begin SOURCE DOCUMENT

[Patches] [ python-Patches-1462796 ] Save the hash value of tuples

SourceForge.net noreply at sourceforge.net
Sun Apr 2 06:17:19 CEST 2006


Patches item #1462796, was opened at 2006-04-01 12:59
Message generated for change (Comment added) made by josiahcarlson
You can respond by visiting: 
https://sourceforge.net/tracker/?func=detail&atid=305470&aid=1462796&group_id=5470

Please note that this message will contain a full copy of the comment thread,
including the initial issue submission, for this request,
not just the latest update.
Category: None
Group: None
Status: Open
Resolution: None
Priority: 5
Submitted By: Noam Raphael (noamr)
Assigned to: Nobody/Anonymous (nobody)
Summary: Save the hash value of tuples

Initial Comment:
(Copied from a post to python-dev):

I've found out that the hash value of tuples isn't
saved after it's calculated. With strings it's
different: the hash value of a string is calculated
only on the first call to hash(string), and saved in
the structure for future use. Saving the value makes
dict lookup of tuples an operation with an amortized
cost of O(1).

Saving the hash value means that if an item of the
tuple changes its hash value, the hash value of the
tuple won't be changed. I think it's ok, since:
 1. Hash value of things shouldn't change.
 2. Dicts assume that too.

end SOURCE DOCUMENT
begin DATA SUPPLIED

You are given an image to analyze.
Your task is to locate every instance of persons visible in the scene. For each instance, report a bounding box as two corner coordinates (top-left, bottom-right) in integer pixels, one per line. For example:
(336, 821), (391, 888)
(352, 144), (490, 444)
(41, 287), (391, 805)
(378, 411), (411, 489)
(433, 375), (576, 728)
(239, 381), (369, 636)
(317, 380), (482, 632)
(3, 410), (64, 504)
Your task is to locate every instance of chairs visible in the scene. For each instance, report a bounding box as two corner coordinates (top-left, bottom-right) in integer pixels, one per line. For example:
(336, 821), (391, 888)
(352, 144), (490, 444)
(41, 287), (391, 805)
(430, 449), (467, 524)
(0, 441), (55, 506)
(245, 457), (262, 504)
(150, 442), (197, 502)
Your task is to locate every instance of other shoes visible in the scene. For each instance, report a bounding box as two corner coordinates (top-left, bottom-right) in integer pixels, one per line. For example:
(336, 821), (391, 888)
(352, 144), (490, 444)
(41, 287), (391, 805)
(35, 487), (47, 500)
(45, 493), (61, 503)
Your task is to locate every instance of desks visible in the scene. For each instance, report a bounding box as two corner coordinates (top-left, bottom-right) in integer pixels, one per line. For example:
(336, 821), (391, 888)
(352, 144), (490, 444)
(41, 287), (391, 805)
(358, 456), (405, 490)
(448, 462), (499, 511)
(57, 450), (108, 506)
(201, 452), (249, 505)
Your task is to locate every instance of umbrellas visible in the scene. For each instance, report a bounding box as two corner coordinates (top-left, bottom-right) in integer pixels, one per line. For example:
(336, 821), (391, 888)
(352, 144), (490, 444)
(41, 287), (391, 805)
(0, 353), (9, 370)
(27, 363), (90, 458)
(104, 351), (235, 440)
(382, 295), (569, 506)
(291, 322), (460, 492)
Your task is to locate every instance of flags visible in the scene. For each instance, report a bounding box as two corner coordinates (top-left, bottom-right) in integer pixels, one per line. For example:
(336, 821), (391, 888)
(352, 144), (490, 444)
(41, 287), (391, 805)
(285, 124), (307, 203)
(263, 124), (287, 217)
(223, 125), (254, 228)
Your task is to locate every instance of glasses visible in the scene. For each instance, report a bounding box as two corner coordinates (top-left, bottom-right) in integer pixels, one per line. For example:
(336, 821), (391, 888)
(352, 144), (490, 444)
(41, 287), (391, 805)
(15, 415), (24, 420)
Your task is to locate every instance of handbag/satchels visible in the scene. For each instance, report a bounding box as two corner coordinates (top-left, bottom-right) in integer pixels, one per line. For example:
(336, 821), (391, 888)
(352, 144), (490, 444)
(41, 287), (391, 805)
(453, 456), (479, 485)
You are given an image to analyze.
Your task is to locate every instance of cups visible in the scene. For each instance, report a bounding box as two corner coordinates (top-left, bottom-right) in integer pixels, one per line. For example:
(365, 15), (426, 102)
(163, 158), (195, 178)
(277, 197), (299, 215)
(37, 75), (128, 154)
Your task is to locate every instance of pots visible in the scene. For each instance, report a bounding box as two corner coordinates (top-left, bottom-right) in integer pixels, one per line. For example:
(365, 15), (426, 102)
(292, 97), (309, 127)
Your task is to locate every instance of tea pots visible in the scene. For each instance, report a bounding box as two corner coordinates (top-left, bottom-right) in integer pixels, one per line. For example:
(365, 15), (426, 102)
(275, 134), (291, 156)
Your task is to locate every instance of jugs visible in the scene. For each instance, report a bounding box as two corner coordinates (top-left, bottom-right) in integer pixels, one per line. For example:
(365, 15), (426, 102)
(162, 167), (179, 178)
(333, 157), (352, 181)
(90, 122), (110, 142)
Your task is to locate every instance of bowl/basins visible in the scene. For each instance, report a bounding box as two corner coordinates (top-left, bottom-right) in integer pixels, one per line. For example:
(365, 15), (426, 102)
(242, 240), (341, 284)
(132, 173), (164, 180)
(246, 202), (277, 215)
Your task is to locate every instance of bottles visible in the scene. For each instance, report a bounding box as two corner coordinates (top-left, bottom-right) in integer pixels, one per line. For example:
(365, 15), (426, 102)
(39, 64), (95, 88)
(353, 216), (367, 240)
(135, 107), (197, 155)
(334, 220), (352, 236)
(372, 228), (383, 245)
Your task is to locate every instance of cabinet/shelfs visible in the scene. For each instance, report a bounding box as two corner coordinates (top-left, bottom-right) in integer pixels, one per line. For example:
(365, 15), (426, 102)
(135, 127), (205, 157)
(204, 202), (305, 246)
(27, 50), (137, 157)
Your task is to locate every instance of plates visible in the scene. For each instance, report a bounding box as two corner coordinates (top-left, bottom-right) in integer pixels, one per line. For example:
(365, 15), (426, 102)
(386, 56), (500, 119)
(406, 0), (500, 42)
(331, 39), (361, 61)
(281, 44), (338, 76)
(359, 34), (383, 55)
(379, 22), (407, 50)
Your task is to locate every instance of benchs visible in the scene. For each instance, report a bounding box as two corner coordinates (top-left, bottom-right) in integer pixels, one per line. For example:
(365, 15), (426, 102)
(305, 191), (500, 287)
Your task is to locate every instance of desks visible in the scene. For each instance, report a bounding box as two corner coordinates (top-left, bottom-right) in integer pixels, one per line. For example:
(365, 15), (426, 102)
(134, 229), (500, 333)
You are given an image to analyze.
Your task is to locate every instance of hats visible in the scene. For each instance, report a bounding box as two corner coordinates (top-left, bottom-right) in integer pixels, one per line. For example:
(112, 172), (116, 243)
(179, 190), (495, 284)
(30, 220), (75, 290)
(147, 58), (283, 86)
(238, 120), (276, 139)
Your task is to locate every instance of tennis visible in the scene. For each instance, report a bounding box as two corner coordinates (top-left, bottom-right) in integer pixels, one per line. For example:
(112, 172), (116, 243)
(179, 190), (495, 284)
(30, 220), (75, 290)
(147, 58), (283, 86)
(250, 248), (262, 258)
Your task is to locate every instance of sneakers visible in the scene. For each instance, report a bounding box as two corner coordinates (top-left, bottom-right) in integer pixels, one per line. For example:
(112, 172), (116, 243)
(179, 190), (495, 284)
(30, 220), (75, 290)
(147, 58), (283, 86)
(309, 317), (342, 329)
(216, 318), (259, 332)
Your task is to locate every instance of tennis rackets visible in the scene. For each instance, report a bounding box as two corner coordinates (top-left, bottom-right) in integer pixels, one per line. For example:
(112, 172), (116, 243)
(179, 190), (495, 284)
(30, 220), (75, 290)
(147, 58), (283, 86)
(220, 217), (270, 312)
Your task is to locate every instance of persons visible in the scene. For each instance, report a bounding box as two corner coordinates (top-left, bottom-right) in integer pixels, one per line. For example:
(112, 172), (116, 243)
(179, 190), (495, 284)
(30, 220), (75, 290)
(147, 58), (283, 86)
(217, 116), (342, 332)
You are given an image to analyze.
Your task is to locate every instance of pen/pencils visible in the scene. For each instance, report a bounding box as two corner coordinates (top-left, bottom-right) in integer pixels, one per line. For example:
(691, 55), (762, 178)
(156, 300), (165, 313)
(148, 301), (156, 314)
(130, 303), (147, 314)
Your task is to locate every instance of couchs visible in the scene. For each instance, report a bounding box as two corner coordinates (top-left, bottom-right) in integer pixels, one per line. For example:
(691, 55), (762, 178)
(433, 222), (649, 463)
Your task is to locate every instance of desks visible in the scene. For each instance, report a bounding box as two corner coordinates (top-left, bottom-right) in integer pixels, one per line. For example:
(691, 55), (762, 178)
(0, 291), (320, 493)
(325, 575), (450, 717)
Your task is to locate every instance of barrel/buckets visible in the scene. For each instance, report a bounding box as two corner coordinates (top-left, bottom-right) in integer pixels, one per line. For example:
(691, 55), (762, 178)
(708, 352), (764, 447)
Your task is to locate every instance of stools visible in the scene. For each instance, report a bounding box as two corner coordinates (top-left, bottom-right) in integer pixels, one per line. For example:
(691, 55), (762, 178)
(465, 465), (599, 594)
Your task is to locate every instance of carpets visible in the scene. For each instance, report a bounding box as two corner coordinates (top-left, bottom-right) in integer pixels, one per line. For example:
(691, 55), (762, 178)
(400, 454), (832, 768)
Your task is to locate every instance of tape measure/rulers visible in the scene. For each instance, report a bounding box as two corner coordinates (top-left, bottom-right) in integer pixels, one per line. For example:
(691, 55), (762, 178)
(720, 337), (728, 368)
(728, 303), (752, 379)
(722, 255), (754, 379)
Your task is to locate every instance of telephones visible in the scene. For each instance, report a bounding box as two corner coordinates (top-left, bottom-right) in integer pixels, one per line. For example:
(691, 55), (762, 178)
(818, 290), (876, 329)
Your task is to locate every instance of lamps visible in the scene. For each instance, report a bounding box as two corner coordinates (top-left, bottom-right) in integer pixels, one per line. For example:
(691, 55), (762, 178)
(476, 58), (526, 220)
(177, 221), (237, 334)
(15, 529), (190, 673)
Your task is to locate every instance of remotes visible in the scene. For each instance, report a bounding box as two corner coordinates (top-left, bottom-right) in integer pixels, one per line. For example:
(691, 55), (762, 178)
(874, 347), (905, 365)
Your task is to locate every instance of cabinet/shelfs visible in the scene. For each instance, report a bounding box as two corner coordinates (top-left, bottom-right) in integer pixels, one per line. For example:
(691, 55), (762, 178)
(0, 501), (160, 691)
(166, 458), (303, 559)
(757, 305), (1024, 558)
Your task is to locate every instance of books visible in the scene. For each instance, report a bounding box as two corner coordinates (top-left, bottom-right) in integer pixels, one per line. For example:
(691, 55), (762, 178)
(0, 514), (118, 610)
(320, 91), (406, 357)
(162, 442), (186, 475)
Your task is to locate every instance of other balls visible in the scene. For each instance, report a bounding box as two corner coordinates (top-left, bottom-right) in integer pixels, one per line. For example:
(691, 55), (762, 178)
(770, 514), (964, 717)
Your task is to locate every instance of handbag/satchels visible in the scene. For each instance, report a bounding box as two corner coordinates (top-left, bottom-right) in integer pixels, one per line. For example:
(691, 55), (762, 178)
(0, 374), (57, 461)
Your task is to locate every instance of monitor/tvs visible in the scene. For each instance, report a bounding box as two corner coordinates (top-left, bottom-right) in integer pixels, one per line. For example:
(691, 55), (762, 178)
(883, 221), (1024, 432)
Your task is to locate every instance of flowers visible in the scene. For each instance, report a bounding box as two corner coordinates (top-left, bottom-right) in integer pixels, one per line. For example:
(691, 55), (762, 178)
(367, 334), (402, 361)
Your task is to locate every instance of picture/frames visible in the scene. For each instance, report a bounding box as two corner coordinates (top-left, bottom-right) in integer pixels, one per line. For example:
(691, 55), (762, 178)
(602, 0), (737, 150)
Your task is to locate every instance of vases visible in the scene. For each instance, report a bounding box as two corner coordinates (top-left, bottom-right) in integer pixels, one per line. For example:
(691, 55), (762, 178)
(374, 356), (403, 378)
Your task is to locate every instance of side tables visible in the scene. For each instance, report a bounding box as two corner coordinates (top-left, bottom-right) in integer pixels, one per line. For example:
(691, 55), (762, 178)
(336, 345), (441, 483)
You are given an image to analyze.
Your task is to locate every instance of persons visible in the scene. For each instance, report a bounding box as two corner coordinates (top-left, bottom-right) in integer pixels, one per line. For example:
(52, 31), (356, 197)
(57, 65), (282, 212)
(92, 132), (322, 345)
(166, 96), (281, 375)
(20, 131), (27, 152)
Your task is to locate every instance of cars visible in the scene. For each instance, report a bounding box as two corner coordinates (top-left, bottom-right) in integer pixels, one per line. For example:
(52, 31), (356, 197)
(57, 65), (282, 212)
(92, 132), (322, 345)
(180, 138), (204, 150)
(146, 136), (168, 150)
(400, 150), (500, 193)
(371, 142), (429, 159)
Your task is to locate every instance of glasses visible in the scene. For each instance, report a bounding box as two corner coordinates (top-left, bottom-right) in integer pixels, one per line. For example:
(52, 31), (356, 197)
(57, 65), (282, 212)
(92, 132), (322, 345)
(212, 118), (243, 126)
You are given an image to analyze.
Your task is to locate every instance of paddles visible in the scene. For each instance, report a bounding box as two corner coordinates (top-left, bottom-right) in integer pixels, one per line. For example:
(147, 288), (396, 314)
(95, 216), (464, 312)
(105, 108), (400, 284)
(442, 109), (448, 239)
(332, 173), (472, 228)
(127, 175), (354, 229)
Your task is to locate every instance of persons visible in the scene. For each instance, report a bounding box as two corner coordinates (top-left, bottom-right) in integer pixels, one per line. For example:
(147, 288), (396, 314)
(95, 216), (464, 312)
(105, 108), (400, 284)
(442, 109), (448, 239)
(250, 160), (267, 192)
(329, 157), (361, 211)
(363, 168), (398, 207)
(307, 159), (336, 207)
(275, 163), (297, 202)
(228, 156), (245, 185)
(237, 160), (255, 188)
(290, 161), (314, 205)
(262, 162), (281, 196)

end DATA SUPPLIED

> WRITTEN TASKS:
[A] Answer these from the patch message:
(i) What priority is listed for the item?
(ii) Who submitted it?
(iii) According to the initial comment, when is the hash value of a string calculated?
[B] Please write out the patch message starting at "Please note that" and ending at "Noam Raphael (noamr)", substituting "discussion thread" for "comment thread".
The material has no connection to the patch message.

> ANSWERS TO THE TASKS:
[A]
(i) 5
(ii) Noam Raphael (noamr)
(iii) Only on the first call to hash(string)

[B]
Please note that this message will contain a full copy of the discussion thread,
including the initial issue submission, for this request,
not just the latest update.
Category: None
Group: None
Status: Open
Resolution: None
Priority: 5
Submitted By: Noam Raphael (noamr)